Detection of supernova neutrinos in near future neutrino detectors

  • Date May 16, 2018
  • Hour 3 pm
  • Room GSSI Library
  • Speaker Ranjan Laha (Johannes Gutenberg University Mainz)
  • Area Physics


Detecting supernova \nu_e is essential for testing supernova and neutrino physics, but the yields are small and the backgrounds from other channels large, e.g., ~ 100 and ~ 10^4 events, respectively, in Super-Kamiokande.
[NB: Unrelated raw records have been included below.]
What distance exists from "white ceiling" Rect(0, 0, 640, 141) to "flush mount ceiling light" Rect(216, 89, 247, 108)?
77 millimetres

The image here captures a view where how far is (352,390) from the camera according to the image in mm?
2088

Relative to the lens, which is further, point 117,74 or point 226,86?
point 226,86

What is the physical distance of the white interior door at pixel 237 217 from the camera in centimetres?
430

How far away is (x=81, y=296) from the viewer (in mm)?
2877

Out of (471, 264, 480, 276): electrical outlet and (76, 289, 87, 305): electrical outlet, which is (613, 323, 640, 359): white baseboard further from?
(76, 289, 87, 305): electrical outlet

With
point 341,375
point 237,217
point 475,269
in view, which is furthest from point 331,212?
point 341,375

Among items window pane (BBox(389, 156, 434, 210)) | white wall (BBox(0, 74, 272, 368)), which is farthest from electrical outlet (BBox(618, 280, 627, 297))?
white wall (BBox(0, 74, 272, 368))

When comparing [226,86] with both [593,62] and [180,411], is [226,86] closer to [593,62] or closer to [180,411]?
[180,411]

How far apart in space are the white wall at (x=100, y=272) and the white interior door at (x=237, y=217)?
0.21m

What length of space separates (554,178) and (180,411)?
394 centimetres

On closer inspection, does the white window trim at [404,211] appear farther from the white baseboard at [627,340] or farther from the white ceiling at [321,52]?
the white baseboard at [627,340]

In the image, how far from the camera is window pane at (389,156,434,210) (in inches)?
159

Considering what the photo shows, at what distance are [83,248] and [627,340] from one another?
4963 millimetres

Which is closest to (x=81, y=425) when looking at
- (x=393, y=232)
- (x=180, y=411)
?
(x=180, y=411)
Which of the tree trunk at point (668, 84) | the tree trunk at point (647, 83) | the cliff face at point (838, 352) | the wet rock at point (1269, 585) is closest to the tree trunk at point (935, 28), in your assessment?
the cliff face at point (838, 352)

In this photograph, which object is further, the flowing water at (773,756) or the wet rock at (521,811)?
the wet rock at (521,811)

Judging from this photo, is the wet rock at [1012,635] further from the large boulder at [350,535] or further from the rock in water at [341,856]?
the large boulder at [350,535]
I will show a new way to isolate supernova \nu_e, using gadolinium-loaded water Cherenkov detectors.  The forward-peaked nature of neutrino - electron elastic scattering allows an angular cut that contains the majority of events.  Even in a narrow cone, near-isotropic inverse beta events are a large background.  With neutron detection by radiative capture on gadolinium, these background events can be individually identified with high efficiency.  The remaining backgrounds are smaller and can be measured separately, so they can be statistically subtracted.  This precision will allow powerful tests of supernova neutrino emission, neutrino mixing, and exotic physics.  Unless very large liquid argon or liquid scintillator detectors are built, this is the only way to guarantee precise measurements of supernova $\nu_e$.  Using a long-term two-dimensional core-collapse simulation with three time varying spectral parameters, we generate mock data to examine the capabilities of the current Super-Kamiokande detector and compare the relative improvements that gadolinium, Hyper-Kamiokande, and DUNE would have. We show that in a realistic three spectral parameter framework, the addition of gadolinium to Super-Kamiokande allows for  a qualitative improvement in supernova \nu_e spectral determination.  Significant improvements will also happen with JUNO, Hyper-K and DUNE.